### DIRECTIONS FOR THIS TASK
Lines with "standard": copy each one from the listing below.

*** PROVIDED DATA Section Begins ***

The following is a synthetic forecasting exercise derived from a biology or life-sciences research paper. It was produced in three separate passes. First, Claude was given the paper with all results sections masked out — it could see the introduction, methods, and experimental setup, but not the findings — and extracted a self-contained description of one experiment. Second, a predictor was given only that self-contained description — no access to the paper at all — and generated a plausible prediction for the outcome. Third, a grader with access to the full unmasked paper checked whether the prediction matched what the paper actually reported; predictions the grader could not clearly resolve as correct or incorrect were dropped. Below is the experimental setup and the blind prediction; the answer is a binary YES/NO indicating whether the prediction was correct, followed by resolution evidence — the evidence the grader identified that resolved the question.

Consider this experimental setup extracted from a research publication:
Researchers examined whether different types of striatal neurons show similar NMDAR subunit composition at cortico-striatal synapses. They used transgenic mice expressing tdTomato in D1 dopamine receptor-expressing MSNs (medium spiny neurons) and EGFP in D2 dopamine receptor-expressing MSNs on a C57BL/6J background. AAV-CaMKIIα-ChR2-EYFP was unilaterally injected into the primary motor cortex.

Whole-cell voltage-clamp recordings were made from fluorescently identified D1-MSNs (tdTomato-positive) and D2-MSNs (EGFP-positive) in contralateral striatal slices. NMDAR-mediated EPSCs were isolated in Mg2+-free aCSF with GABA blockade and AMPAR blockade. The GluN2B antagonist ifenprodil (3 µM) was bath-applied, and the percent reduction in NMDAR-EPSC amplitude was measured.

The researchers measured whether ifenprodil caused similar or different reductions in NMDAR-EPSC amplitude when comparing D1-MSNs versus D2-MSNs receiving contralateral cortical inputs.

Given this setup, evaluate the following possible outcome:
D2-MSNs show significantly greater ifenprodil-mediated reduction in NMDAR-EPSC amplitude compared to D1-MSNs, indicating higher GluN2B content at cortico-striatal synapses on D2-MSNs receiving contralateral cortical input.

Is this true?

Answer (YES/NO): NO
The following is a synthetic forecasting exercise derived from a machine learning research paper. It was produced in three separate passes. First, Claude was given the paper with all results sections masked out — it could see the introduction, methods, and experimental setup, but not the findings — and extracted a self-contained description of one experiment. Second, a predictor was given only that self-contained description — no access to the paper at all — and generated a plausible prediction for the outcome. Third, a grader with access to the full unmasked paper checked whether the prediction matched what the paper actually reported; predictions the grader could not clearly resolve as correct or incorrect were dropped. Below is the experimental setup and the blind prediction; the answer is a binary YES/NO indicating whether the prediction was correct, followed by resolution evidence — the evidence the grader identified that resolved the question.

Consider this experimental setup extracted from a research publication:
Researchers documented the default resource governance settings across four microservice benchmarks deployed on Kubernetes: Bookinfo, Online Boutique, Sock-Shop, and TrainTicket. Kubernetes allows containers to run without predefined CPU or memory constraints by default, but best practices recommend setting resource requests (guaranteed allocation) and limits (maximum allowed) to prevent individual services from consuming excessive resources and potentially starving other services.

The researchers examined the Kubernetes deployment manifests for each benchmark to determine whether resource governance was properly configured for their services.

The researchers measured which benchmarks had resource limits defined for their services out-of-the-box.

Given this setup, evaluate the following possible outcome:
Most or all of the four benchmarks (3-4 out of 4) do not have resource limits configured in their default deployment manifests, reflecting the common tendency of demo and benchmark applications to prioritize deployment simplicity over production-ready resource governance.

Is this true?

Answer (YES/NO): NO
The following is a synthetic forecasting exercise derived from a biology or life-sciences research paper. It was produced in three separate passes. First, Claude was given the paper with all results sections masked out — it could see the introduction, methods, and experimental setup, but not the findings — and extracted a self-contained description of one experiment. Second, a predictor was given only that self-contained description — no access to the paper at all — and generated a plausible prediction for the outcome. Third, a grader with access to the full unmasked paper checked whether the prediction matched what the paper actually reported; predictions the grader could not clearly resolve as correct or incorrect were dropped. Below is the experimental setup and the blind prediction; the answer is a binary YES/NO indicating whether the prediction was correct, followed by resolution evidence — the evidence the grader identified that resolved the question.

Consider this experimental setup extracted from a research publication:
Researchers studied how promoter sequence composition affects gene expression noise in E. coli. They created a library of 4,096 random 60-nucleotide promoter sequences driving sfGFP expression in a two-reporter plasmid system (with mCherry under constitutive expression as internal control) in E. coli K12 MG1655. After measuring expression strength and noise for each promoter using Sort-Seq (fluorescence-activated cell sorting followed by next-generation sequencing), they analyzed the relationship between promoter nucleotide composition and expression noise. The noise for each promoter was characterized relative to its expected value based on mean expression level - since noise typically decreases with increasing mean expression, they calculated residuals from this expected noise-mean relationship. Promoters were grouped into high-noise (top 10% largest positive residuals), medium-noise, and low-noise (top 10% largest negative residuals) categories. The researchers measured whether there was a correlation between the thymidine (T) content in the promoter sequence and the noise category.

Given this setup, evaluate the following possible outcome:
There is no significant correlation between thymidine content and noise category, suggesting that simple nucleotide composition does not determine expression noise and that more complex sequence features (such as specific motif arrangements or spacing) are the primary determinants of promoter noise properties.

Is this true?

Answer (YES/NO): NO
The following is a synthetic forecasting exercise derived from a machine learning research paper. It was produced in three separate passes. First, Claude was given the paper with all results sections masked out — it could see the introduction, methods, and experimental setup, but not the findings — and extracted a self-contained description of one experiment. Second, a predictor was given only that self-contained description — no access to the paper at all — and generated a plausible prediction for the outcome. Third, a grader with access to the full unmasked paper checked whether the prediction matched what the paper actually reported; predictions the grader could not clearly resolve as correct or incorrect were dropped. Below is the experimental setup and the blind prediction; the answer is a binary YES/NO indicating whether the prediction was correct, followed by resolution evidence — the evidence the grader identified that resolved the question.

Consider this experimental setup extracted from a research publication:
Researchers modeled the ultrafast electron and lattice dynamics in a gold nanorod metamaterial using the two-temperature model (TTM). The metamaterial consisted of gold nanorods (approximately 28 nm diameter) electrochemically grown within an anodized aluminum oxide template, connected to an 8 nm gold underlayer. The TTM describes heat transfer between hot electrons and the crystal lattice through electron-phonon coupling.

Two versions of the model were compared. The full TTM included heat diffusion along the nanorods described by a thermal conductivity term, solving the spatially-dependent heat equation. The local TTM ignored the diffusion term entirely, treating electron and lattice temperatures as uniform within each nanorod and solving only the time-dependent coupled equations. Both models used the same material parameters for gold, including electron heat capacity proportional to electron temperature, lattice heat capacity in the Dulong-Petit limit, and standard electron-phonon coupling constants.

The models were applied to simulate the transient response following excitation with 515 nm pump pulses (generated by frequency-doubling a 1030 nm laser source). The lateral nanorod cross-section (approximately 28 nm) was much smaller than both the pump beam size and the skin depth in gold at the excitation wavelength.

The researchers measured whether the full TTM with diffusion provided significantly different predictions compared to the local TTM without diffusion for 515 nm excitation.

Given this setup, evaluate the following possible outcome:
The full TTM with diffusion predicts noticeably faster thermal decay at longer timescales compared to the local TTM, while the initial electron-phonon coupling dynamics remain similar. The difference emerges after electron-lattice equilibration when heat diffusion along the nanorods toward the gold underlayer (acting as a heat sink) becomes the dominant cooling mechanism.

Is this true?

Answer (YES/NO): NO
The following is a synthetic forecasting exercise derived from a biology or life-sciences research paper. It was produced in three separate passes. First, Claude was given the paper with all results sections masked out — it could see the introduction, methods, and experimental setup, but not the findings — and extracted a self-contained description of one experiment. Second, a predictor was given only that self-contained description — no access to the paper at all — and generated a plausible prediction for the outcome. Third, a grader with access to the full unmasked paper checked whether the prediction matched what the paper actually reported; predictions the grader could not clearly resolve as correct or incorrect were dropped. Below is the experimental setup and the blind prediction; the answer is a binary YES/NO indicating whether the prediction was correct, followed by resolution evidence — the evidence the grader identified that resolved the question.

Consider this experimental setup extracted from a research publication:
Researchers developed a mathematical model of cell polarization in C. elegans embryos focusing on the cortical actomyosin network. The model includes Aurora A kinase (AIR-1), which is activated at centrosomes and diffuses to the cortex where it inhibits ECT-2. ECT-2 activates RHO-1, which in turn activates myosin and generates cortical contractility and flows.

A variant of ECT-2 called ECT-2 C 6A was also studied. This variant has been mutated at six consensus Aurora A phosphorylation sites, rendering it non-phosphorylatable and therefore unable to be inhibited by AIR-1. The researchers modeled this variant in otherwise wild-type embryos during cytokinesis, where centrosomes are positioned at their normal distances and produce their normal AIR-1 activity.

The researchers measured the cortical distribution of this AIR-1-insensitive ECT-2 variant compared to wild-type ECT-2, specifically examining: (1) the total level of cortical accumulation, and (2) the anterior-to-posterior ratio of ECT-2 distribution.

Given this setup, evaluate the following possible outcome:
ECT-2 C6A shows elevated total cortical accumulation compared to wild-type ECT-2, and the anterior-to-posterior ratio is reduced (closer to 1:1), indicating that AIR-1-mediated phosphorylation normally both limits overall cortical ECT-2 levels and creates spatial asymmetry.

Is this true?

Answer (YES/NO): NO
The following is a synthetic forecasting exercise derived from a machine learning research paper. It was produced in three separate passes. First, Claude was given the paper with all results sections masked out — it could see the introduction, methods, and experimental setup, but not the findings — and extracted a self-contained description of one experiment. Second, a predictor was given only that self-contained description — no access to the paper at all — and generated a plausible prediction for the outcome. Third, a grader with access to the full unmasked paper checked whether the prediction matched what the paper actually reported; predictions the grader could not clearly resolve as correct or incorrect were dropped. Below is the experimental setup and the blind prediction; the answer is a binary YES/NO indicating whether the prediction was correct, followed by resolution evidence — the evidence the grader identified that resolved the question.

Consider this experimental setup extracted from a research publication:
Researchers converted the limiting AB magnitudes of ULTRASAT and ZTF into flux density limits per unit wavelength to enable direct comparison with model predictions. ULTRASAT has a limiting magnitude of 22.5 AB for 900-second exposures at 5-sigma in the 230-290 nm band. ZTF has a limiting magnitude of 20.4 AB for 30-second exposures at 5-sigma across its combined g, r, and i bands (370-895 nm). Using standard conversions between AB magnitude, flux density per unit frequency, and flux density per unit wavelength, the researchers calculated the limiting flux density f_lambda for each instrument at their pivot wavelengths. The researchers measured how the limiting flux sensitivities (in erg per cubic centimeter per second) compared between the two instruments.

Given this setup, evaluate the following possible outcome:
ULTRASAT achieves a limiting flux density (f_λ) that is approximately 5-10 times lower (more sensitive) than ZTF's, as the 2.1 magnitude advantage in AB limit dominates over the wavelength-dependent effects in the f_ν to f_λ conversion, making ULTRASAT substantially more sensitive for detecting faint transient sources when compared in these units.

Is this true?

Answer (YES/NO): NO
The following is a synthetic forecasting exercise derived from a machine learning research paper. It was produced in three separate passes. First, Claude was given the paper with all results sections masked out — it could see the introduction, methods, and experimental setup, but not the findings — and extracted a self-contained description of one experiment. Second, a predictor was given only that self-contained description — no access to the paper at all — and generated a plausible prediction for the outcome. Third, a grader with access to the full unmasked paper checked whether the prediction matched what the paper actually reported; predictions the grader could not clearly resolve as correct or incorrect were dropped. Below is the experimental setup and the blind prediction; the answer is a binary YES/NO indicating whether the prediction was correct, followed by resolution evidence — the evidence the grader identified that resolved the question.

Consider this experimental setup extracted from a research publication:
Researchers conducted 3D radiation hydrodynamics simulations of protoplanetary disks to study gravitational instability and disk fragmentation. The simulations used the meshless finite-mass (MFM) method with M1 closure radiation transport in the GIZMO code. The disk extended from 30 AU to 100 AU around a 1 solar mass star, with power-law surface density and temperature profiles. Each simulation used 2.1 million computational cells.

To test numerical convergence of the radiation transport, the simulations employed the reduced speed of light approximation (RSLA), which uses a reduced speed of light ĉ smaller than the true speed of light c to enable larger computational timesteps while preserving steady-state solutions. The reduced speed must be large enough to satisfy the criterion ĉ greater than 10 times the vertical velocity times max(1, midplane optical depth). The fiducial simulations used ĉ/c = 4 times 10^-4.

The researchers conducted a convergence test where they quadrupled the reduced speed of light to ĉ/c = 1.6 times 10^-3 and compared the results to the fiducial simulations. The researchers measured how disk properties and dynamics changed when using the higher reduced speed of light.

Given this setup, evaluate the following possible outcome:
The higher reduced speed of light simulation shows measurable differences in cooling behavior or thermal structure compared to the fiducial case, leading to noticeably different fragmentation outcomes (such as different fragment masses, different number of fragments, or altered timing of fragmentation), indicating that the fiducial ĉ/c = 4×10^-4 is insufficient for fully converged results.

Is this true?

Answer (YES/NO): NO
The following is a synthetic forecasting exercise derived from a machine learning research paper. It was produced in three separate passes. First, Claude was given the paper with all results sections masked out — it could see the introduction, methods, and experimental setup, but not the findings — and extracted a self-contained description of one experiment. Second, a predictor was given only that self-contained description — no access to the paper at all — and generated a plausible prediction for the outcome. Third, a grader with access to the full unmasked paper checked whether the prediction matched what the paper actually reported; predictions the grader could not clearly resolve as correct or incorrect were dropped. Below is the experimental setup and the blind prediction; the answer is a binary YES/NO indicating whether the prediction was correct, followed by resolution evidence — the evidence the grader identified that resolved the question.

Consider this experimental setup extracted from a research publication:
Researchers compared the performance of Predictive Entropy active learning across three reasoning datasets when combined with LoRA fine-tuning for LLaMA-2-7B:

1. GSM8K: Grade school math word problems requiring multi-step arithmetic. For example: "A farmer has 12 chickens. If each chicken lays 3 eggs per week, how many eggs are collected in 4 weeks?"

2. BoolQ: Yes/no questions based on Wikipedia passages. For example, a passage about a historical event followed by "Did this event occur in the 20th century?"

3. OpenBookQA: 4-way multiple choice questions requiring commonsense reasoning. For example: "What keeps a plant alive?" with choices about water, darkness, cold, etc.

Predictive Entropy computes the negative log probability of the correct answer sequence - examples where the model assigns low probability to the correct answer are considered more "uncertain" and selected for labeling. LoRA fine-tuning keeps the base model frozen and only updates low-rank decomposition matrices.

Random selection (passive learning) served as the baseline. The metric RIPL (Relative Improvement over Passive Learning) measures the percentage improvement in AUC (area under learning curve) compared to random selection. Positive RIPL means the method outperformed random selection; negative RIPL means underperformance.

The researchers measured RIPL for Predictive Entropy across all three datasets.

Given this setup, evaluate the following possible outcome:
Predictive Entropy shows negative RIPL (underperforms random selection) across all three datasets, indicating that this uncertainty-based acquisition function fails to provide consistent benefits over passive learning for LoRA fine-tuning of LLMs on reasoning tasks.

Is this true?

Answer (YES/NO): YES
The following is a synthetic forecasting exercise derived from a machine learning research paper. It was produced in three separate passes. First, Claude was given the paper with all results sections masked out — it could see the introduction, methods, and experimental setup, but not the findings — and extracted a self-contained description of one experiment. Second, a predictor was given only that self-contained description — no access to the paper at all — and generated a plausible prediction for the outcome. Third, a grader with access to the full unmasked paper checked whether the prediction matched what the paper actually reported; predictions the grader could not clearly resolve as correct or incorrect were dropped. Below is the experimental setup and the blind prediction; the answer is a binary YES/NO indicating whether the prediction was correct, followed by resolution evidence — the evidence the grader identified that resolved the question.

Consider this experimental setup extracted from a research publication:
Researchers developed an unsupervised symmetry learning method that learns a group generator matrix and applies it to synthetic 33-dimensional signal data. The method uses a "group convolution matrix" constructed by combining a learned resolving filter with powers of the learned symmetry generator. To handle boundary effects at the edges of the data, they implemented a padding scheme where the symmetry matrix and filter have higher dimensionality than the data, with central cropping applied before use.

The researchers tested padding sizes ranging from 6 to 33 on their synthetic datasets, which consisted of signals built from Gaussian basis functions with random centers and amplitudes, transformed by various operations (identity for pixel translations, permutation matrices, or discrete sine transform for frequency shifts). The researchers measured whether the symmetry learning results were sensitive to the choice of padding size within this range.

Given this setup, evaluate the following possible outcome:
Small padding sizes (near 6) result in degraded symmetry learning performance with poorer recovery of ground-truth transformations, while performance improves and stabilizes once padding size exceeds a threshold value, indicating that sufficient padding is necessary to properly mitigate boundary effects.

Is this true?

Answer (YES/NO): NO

*** PROVIDED DATA Section Ends ***

### OUTPUT
Two versions of the model were compared. The full TTM included heat diffusion along the nanorods described by a thermal conductivity term, solving the spatially-dependent heat equation. The local TTM ignored the diffusion term entirely, treating electron and lattice temperatures as uniform within each nanorod and solving only the time-dependent coupled equations. Both models used the same material parameters for gold, including electron heat capacity proportional to electron temperature, lattice heat capacity in the Dulong-Petit limit, and standard electron-phonon coupling constants.
Researchers converted the limiting AB magnitudes of ULTRASAT and ZTF into flux density limits per unit wavelength to enable direct comparison with model predictions. ULTRASAT has a limiting magnitude of 22.5 AB for 900-second exposures at 5-sigma in the 230-290 nm band. ZTF has a limiting magnitude of 20.4 AB for 30-second exposures at 5-sigma across its combined g, r, and i bands (370-895 nm). Using standard conversions between AB magnitude, flux density per unit frequency, and flux density per unit wavelength, the researchers calculated the limiting flux density f_lambda for each instrument at their pivot wavelengths. The researchers measured how the limiting flux sensitivities (in erg per cubic centimeter per second) compared between the two instruments.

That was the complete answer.